--- START Data supplied ---
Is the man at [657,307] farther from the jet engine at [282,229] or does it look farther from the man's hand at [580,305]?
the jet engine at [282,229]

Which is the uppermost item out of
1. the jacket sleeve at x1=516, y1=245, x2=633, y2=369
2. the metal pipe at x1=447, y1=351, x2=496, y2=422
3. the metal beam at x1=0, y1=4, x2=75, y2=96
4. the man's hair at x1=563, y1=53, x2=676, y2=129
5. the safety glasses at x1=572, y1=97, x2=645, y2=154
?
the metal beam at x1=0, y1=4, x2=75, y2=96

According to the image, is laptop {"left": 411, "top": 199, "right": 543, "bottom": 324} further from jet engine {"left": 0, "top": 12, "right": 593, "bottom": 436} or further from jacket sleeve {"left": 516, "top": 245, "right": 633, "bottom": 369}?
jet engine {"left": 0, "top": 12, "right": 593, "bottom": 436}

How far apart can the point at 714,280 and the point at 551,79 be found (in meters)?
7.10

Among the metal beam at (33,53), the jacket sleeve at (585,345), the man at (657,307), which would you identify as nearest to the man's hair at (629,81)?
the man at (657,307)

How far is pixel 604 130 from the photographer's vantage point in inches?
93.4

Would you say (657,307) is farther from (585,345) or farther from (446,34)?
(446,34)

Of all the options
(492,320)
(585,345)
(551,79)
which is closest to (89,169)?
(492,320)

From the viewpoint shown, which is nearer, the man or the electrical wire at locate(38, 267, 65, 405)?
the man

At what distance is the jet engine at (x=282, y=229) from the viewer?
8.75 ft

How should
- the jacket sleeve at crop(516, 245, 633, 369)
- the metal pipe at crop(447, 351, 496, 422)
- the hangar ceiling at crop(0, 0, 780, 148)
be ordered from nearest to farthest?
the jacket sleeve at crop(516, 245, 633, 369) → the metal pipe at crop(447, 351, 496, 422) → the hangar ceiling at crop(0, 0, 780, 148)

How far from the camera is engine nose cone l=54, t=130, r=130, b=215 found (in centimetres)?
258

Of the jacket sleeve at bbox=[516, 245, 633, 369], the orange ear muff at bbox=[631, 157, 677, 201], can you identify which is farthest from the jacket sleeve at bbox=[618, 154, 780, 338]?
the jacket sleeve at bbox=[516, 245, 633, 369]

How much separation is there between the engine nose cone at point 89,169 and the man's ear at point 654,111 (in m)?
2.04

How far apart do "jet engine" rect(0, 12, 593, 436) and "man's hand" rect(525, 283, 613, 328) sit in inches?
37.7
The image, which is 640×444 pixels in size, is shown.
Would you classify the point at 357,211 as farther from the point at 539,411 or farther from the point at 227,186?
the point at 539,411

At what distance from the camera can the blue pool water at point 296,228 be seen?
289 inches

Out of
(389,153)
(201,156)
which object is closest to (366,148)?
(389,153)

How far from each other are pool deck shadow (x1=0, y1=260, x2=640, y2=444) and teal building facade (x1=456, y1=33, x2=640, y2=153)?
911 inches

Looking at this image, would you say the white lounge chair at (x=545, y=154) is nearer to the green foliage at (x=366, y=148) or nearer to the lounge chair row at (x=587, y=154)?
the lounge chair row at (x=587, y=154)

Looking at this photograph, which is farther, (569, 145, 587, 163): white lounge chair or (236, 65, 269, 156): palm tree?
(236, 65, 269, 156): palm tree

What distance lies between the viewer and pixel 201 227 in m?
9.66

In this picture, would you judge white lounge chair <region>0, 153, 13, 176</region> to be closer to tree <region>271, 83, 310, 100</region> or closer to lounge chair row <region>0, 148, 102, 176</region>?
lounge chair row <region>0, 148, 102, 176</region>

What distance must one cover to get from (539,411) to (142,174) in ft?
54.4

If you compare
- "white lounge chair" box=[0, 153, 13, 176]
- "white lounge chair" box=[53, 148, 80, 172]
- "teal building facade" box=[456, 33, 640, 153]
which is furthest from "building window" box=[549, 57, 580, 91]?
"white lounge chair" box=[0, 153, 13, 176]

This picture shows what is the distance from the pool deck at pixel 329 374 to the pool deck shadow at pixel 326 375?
--- END Data supplied ---
● What you will do: Quote word for word the stretch of the items from the line containing "What distance must" through the end of the items.

● Written response:
What distance must one cover to get from (539,411) to (142,174) in ft?
54.4

If you compare
- "white lounge chair" box=[0, 153, 13, 176]
- "white lounge chair" box=[53, 148, 80, 172]
- "teal building facade" box=[456, 33, 640, 153]
which is furthest from "building window" box=[549, 57, 580, 91]?
"white lounge chair" box=[0, 153, 13, 176]

This picture shows what is the distance from the pool deck at pixel 329 374 to the pool deck shadow at pixel 326 375?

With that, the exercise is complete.